People & Money

Anambra: Can Peter Obi’s Economic Record Stand a Data Challenge?

My major frustration with political discussions in Nigeria is how most of it is subjective opinions unsupported by data. Certainly, opinions and people’s experience of a politician’s tenure in office matter. But data must also matter to help bring some objectivity and clarity to the discussion. As campaigns for the 2023 presidential election unfolds, this penchant for ignoring data in favour of narratives has persisted. But a recent viral Twitter thread on Sunday differed from the norm. The thread brought data to challenge the prevailing narrative on the economic records of one of the presidential aspirants, Peter Obi, the former governor of Anambra State.

Peter Obi and his supporters for the last decade have carefully cultivated the image of the former governor as a genius who transformed the economic fortunes of Anambra. The Twitter thread put together by a user named @AlhajaBalance using data from the Anambra State Government’s Accountant General’s reports paints a different story, at least in one aspect, the internally generated revenue (IGR). IGR is a basic benchmark for any economic policy in Nigerian states where all but two states depend on federal allocations to run their states. Anambra had always been one of the states that depended on Abuja and Obi’s eight years in office did nothing to change that.

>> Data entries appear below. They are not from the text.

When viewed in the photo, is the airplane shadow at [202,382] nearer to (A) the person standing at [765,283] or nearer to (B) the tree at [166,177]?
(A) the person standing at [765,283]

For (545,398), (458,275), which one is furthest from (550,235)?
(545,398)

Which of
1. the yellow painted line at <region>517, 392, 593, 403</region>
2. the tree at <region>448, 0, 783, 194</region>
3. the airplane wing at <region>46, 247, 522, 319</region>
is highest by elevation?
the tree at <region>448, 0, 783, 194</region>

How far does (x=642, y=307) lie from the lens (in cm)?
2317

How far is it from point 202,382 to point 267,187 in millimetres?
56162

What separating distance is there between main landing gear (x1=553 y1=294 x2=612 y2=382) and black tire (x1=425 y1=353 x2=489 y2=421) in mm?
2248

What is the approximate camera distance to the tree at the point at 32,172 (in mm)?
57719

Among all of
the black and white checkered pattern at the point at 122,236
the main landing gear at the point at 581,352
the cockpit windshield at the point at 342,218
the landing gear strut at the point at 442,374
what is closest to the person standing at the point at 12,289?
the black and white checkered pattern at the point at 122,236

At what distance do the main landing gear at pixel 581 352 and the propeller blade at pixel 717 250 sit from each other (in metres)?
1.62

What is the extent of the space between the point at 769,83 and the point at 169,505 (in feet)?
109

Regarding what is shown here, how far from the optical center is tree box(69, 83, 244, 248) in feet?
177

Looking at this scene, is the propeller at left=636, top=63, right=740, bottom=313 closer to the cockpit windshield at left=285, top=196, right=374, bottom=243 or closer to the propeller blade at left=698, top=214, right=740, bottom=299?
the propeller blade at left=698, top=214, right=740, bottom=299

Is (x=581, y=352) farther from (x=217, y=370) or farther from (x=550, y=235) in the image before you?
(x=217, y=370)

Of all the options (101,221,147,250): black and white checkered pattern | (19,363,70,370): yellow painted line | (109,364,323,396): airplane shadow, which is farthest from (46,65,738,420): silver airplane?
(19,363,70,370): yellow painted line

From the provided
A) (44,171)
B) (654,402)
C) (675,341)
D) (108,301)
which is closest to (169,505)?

@AlhajaBalance contrasts Obi’s record with his immediate predecessor Mr Ngige and successor Obiano. While Ngige met the IGR of Anambra in 2003 at roughly N800m, he grew the IGR to N3.6B in 2004 and N7.4Billion in 2005 before he was removed from office in March 2006 in favour of Peter Obi. Obi would not match the 2005 performance of Ngige in IGR until 2012, his sixth year in office. At the end of his final full year in office in 2013, Anambra’s IGR was just 18% better than it was in 2005.  See the figures below.

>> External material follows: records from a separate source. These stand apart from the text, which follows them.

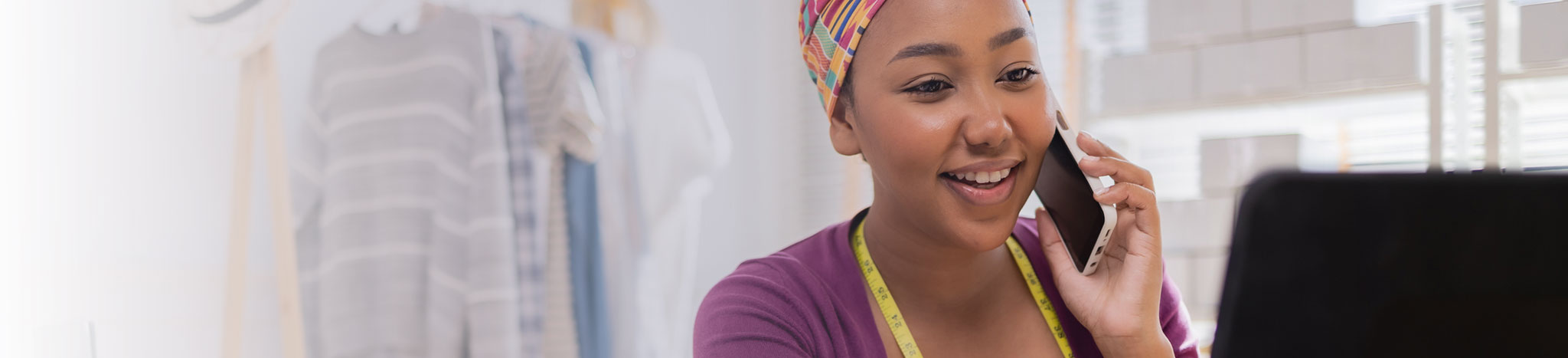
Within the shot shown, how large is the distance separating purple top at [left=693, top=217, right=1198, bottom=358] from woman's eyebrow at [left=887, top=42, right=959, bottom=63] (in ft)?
0.98

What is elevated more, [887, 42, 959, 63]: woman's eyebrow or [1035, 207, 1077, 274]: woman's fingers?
[887, 42, 959, 63]: woman's eyebrow

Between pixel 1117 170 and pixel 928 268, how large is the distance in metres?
0.25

Obi’s record does not look any better when contrasted with his successor, the incumbent governor. 2014 saw the IGR grow by 50% from N8.7B to N12.8B. Obiano by its 7th in 2020 generated in N28B. Obiano had more than quadrupled Anamabra’s IGR in seven years while Obi only grew it by 18% in eight years. While Anambra was fully dependent on federal allocation when Obi became governor AND when he left, Obiano is leaving Anambra as one of the three states BudgIT says “could meet their operating expenses obligations with a combination of their IGR and Value Added Tax (VAT).”

Also Read: Nigeria 2023: Rotimi Amaechi Versus Peter Obi

One thing with data, though, is that there can be perspectives on how to interpret it. Another Twitter User @themaxwelldozie, writing in defence of Peter Obi’s record, argued that the extraordinary revenue growth under Peter Ngige was down to below-the-line (BTL) revenue or one-off payments that were not sustainable or reproducible and the growth under Obiano was down the groundwork laid by Obi. But even if we discount BTL from Ngige’s IGR, his performance would still be better than Obi’s. Ngige spent less than three years in office. As for Obiano, Peter Obi had enough years in office to demonstrate the impact of his “groundwork” . He shouldn’t rely on the work of his successor to make a case.

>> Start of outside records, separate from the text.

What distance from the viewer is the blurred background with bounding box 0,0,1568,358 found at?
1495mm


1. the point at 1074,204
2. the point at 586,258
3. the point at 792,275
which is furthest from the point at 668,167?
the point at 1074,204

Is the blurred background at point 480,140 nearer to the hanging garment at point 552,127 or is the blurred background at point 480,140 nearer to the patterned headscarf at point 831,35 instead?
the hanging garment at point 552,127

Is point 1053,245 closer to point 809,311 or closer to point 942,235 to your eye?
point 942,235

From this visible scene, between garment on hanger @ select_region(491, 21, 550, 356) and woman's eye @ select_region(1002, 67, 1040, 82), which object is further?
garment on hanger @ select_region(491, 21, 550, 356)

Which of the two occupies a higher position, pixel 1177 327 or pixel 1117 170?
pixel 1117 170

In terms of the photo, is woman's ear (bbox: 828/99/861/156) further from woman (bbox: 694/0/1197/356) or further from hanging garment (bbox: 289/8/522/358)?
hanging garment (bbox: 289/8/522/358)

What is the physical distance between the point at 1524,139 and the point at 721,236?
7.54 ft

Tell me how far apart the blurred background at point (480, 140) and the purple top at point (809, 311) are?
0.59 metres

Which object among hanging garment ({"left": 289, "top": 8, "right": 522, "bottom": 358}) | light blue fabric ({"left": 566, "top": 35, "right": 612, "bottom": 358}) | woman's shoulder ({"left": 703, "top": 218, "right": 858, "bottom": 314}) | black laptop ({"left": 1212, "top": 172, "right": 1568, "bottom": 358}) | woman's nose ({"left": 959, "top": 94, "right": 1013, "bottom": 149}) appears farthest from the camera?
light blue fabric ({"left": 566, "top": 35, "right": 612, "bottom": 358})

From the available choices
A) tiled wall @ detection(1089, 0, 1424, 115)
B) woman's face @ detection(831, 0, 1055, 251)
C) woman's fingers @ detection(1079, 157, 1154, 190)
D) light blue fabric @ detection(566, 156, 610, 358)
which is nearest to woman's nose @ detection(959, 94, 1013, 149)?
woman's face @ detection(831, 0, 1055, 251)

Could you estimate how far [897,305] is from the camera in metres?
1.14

While IGR is just one of the many things to assess the economic performance and managerial skills of a state governor, it’s heartening that a data-driven conversation has started from here. The conversation should move forward and be extended to other metrics including economic growth, unemployment rate and poverty rate. It should also be extended to other aspirants who have been in office before and even those coming from the private sector. Nigerian voters stand to gain when the records of aspirants are assessed based on objective measures rather than solely by narratives and feelings.